Introduction
The virtio-blk device has supported multi-queue for quite a while. It is used to improve performance during heavy I/O, by processing the queues in parallel. However, before QEMU 9.0, all the virtqueues were processed by a single IOThread or the main loop. This single thread can be a CPU bottleneck.
Now, in QEMU 9.0, the ‘virtio-blk’ device offers real multiqueue functionality, allowing multiple I/O threads to execute distinct queues on a single disk, thus allowing it to distribute the workload. It is now possible to specify the mapping between multiple IOThreads and virtqueues for a virtio-blk device. This can help improve scalability in particular in situations where the guest provided enough I/O to overload the host CPU while processing the virtio-blk requests with a single I/O thread.

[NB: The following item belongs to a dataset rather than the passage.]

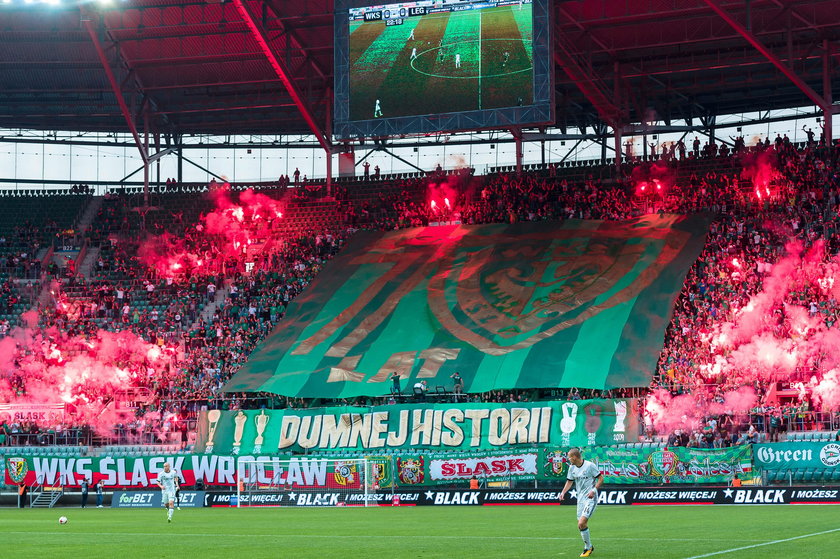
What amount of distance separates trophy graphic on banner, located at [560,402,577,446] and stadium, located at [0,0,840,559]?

In this article we will see how to configure multiple IOThreads using the new ‘iothread-vq-mapping’ property for a virtio-blk device.
Setup the KVM Host
The distro used for the KVM host was Oracle Linux 9 with a UEK-next Linux Kernel installed. In the next sections, we will see how to install a UEK-next kernel, build QEMU 9.0 and create a NULL device for testing to setup our host.
Install a UEK-next Linux Kernel
First, install the gpg key, then add the UEKnext yum repository.
$ rpm --import https://yum.oracle.com/RPM-GPG-KEY-oracle-development $ dnf config-manager --add-repo "https://yum.oracle.com/repo/OracleLinux/OL9/developer/UEKnext/x86_64"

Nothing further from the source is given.